• _DIRECTIONS FOR THIS TASK_
Copy each line of the listing that includes "only".

• _INFORMATION SUPPLIED_

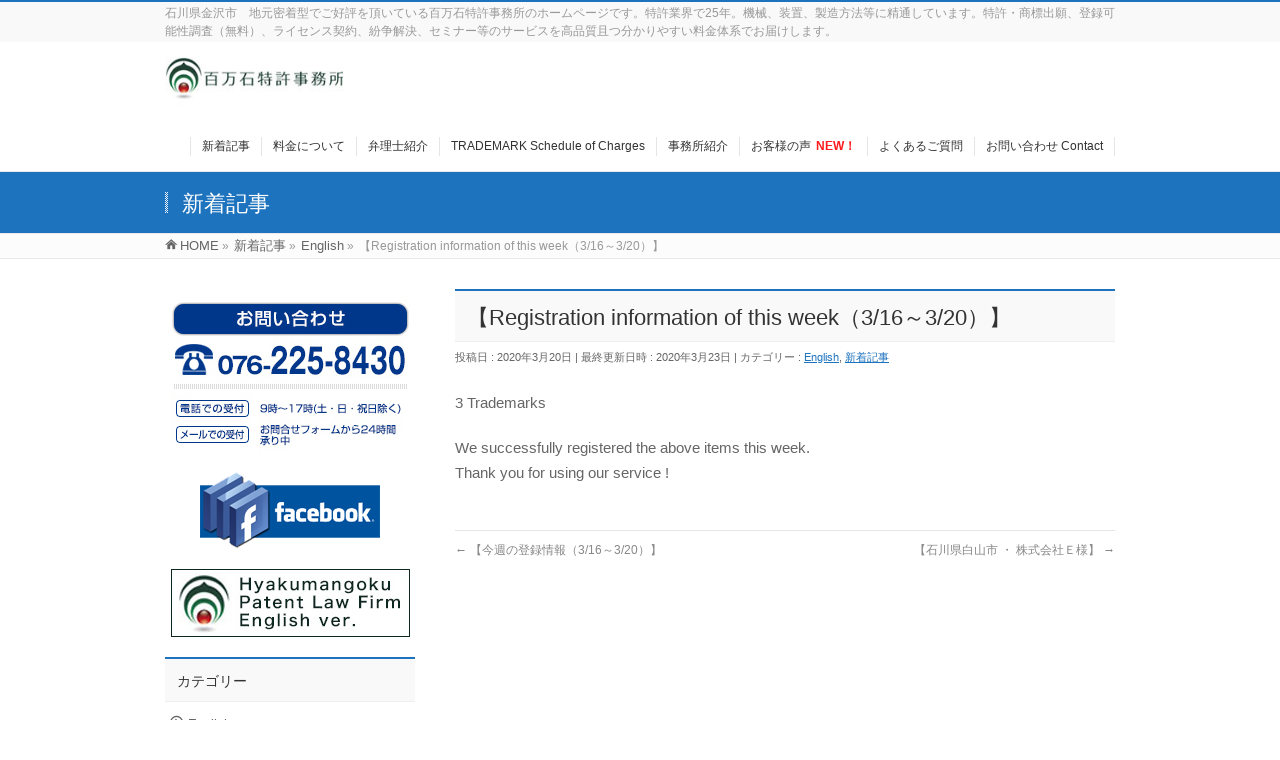

--- FILE ---
content_type: text/css
request_url: https://www.100man-pat.jp/wp-content/themes/biz-vektor/style.css
body_size: 647
content:
@charset "utf-8";
/*
Theme Name: BizVektor
Theme URI: http://bizvektor.com
Description: BizVektor theme will allow you to build a high-quality web site. It is possible to change the color, to switch to a completely different design. In addition, it is also possible to increase the number of designs by plug-ins.
Author: Vektor,Inc.
Author URI: http://www.vektor-inc.co.jp
Version: 1.8.12

Tags: white, red, blue, black, green, orange, purple, two-columns, right-sidebar, left-sidebar, custom-background, custom-colors, custom-header, custom-menu, editor-style,theme-options
Text Domain: biz-vektor
License: GNU General Public License
License URI: license.txt


BizVektor WordPress theme, Copyright (C) 2014 Vektor,Inc.
BizVektor WordPress theme is licensed under the GPL.
*/

.sticky {}
.bypostauthor {}

.newicon {
animation-name: flash;
animation-duration: 1s;
animation-iteration-count: infinite;
animation-direction: alternate;
animation-play-state: running;
color: #ff0000;
font-weight: bold;
}
.newicon_menu {
animation-name: flash;
animation-duration: 1s;
animation-iteration-count: infinite;
animation-direction: alternate;
animation-play-state: running;
color: #ff0000;
font-weight: bold;
float: right;
padding: 0 0 0 5px;
}
@media only screen and (max-device-width: 480px) {
.newicon_menu {
animation-name: flash;
animation-duration: 1s;
animation-iteration-count: infinite;
animation-direction: alternate;
animation-play-state: running;
color: #ff0000;
font-weight: bold;
padding: 0 0 0 5px;
position:absolute;
top: 12px;
left: 90px;
}
}
@keyframes flash {
50%{
opacity: 0;
}
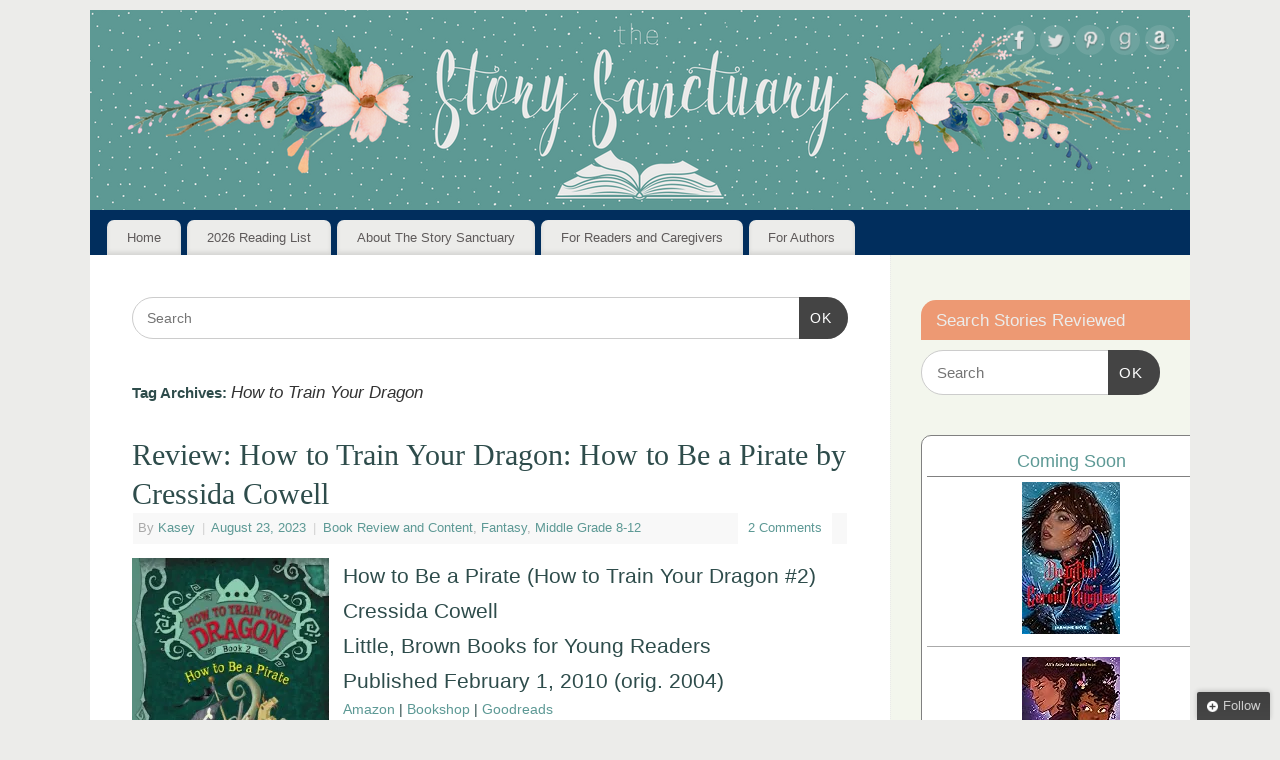

--- FILE ---
content_type: text/html; charset=utf-8
request_url: https://www.google.com/recaptcha/api2/aframe
body_size: 269
content:
<!DOCTYPE HTML><html><head><meta http-equiv="content-type" content="text/html; charset=UTF-8"></head><body><script nonce="LOELn5RkTO-zYoWBE99_Xw">/** Anti-fraud and anti-abuse applications only. See google.com/recaptcha */ try{var clients={'sodar':'https://pagead2.googlesyndication.com/pagead/sodar?'};window.addEventListener("message",function(a){try{if(a.source===window.parent){var b=JSON.parse(a.data);var c=clients[b['id']];if(c){var d=document.createElement('img');d.src=c+b['params']+'&rc='+(localStorage.getItem("rc::a")?sessionStorage.getItem("rc::b"):"");window.document.body.appendChild(d);sessionStorage.setItem("rc::e",parseInt(sessionStorage.getItem("rc::e")||0)+1);localStorage.setItem("rc::h",'1768654587666');}}}catch(b){}});window.parent.postMessage("_grecaptcha_ready", "*");}catch(b){}</script></body></html>

--- FILE ---
content_type: text/css
request_url: https://thestorysanctuary.com/wp-content/cache/autoptimize/css/autoptimize_73e2f4df17d2c8be0131a804dfcaa1ce.css
body_size: 2031
content:
.gr_custom_container_1765733230{border:1px solid gray;border-radius:10px;padding:10px 5px;background-color:#fff;color:#000;width:300px}.gr_custom_header_1765733230{border-bottom:1px solid gray;width:100%;margin-bottom:5px;text-align:center;font-size:120%}.gr_custom_each_container_1765733230{width:100%;clear:both;margin-bottom:10px;overflow:auto;padding-bottom:4px;border-bottom:1px solid #aaa}.gr_custom_book_container_1765733230{overflow:hidden;height:160px;text-align:center;width:100%}.gr_custom_author_1765733230{font-size:10px}.gr_custom_tags_1765733230{font-size:10px;color:gray}.gr_custom_rating_1765733230{float:right}
#bit{bottom:-300px;font:13px "Helvetica Neue",sans-serif;position:fixed;right:10px;z-index:999999;width:230px}.loggedout-follow-typekit{margin-right:4.5em}#bit a.bsub{background-color:#464646;background-image:-moz-linear-gradient(center bottom,#3f3f3f,#464646 5px);background:-webkit-gradient(linear,left top,left bottom,from(#3f3f3f),to(#464646));filter:progid:DXImageTransform.Microsoft.gradient(startColorstr='#3F3F3F',endColorstr='#464646');border:0 none;box-shadow:0 -1px 5px rgba(0,0,0,.2);color:#ccc;display:block;float:right;font:13px/28px "Helvetica Neue",sans-serif;letter-spacing:normal;outline-style:none;outline-width:0;overflow:hidden;padding:0 10px 0 8px;text-decoration:none !important;text-shadow:0 -1px 0 #444}#bit a.bsub{border-radius:2px 2px 0 0}#bit a.bsub span{background-attachment:scroll;background-clip:border-box;background-color:transparent;background-image:url([data-uri]);background-origin:padding-box;background-position:2px 3px;background-repeat:no-repeat;background-size:20% auto;padding-left:18px}#bit a:hover span,#bit a.bsub.open span{color:#fff !important}#bit a.bsub.open{background:none repeat scroll 0 0 #333}#bitsubscribe{background:none repeat scroll 0 0 #464646;border-radius:2px 0 0;color:#fff;margin-top:27px;padding:15px;width:200px;float:right;margin-top:0}div#bitsubscribe.open{box-shadow:0 0 8px rgba(0,0,0,.5)}#bitsubscribe div{overflow:hidden}#bit h3,#bit #bitsubscribe h3{color:#fff;font-family:"Helvetica Neue",Helvetica,Arial,sans-serif;font-size:20px;font-weight:300;margin:0 0 .5em !important;text-align:left;text-shadow:0 1px 0 #333}#bit #bitsubscribe p{color:#fff;font:300 15px/1.3em "Helvetica Neue",Helvetica,Arial,sans-serif;margin:0 0 1em;text-shadow:0 1px 0 #333}#bitsubscribe p a{margin:20px 0 0}#bit #bitsubscribe p.bit-follow-count{font-size:13px}#bitsubscribe input[type=submit]{-moz-transition:all .25s ease-in-out 0s;-webkit-transition:all .25s ease-in-out 0s;-o-transition:all .25s ease-in-out 0s;-ms-transition:all .25s ease-in-out 0s;transition:all .25s ease-in-out 0s;background:-moz-linear-gradient(center top,#333 0%,#111 100%) repeat scroll 0 0 transparent;background:-webkit-gradient(linear,left top,left bottom,from(#333),to(#111));filter:progid:DXImageTransform.Microsoft.gradient(startColorstr='#333333',endColorstr='#111111');border:1px solid #282828;border-radius:11px;box-shadow:0 1px 0 #444 inset;color:#ccc;padding:2px 20px;text-decoration:none;text-shadow:0 1px 0 #000}#bitsubscribe input[type=submit]:hover{background:-moz-linear-gradient(center top,#333 0%,#222 100%) repeat scroll 0 0 transparent;box-shadow:0 1px 0 #4f4f4f inset;color:#fff;text-decoration:none}#bitsubscribe input[type=submit]:active{background:-moz-linear-gradient(center top,#111 0%,#222 100%) repeat scroll 0 0 transparent;box-shadow:0 -1px 0 #333 inset;color:#aaa;text-decoration:none}#bitsubscribe input[type=text]{border-radius:3px;font:300 15px "Helvetica Neue",Helvetica,Arial,sans-serif}#bitsubscribe input[type=text]:focus{border:1px solid #000}#bitsubscribe.open{display:block}#bsub-subscribe-button{margin:0 auto;text-align:center}#bitsubscribe #bsub-credit{border-top:1px solid #3c3c3c;font:11px "Helvetica Neue",sans-serif;margin:0 0 -15px;padding:7px 0;text-align:center}#bitsubscribe #bsub-credit a{background:none repeat scroll 0 0 transparent;color:#aaa;text-decoration:none;text-shadow:0 1px 0 #262626}#bitsubscribe #bsub-credit a:hover{background:none repeat scroll 0 0 transparent;color:#fff}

• _PROBLEM SOLUTION_
@media only screen and (max-device-width: 480px) {
<!DOCTYPE HTML><html><head><meta http-equiv="content-type" content="text/html; charset=UTF-8"></head><body><script nonce="LOELn5RkTO-zYoWBE99_Xw">/** Anti-fraud and anti-abuse applications only. See google.com/recaptcha */ try{var clients={'sodar':'https://pagead2.googlesyndication.com/pagead/sodar?'};window.addEventListener("message",function(a){try{if(a.source===window.parent){var b=JSON.parse(a.data);var c=clients[b['id']];if(c){var d=document.createElement('img');d.src=c+b['params']+'&rc='+(localStorage.getItem("rc::a")?sessionStorage.getItem("rc::b"):"");window.document.body.appendChild(d);sessionStorage.setItem("rc::e",parseInt(sessionStorage.getItem("rc::e")||0)+1);localStorage.setItem("rc::h",'1768654587666');}}}catch(b){}});window.parent.postMessage("_grecaptcha_ready", "*");}catch(b){}</script></body></html>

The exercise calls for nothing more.